The beta launch
breakfast.
Gia's first morning gathering — a room full of nonprofits, artists, and grant writers at Brique par Brique. The conversation that kicked everything off.
What happened
that morning.
About thirty people pulled chairs around tables at Brique par Brique on a Thursday morning in April. Some knew each other; most didn't. What they had in common was a project they were trying to fund and a familiar frustration: the grant landscape in Québec is dense, opaque, and almost designed to discourage people who don't already know the system.
Jordane opened the conversation not with a pitch but with a question: what's the most confusing part of applying for grants right now? The answers came quickly. Eligibility criteria that seem designed to exclude. Applications written in language that doesn't match how artists actually talk about their work. The feeling that funders have already decided before the deadline.
Gia was introduced simply: a tool built to reduce that friction — to surface the right programs, demystify the criteria, and put an actual human expert in the room when it counts. The beta was open. The first discovery calls were being booked.
"I've been applying to the same three grants for four years because I don't know what else exists. I didn't realize how much I didn't know."— Attendee, independent musician, Montréal
The visibility problem
Most participants were only aware of a handful of programs — typically the ones they'd applied to before or heard about through word of mouth. Several had never applied to CALQ or the Conseil des arts de Montréal despite being clearly eligible. The core issue isn't competition; it's that the landscape is genuinely hard to see.
Language as a barrier
A recurring thread: grant applications ask you to translate your work into funder language, which often doesn't map to how artists and small nonprofits actually describe what they do. Writing that sounds authentic in a conversation sounds wrong in an application form — and vice versa. Several attendees mentioned having applications declined without feedback.

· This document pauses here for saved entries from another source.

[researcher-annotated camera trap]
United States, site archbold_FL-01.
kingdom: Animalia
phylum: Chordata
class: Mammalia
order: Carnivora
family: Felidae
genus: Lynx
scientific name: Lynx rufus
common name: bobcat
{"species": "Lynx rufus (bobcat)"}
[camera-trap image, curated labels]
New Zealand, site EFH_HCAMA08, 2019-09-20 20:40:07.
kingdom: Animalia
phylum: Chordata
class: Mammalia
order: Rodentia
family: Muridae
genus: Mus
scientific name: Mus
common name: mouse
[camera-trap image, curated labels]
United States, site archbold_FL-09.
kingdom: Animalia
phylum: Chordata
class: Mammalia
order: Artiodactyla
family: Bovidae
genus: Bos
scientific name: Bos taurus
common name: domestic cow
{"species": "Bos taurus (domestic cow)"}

Success-fee model: the reaction
When Jordane explained the model — 100% free to discover, 10% only if awarded — the room went quiet for a second and then someone said "that's the only model that makes sense for us." Several organizations mentioned that the upfront cost of grant writing consultants had previously put the option out of reach entirely.
The cooperative angle resonated
More than one person made a point of asking about the cooperative structure. The fact that Gia is built by a cooperative, not a SaaS company, and serves the social economy sector felt meaningful — not just as positioning but as an actual reason to trust the tool and want it to succeed.
What people wanted to see next
The most common requests: better visibility into deadlines, more information about acceptance rates ("so we can decide where to put our energy"), and notifications when relevant new programs open. Several participants also asked about artist-specific flows — the CALQ and Canada Council landscape feels distinct enough that a tailored experience would help.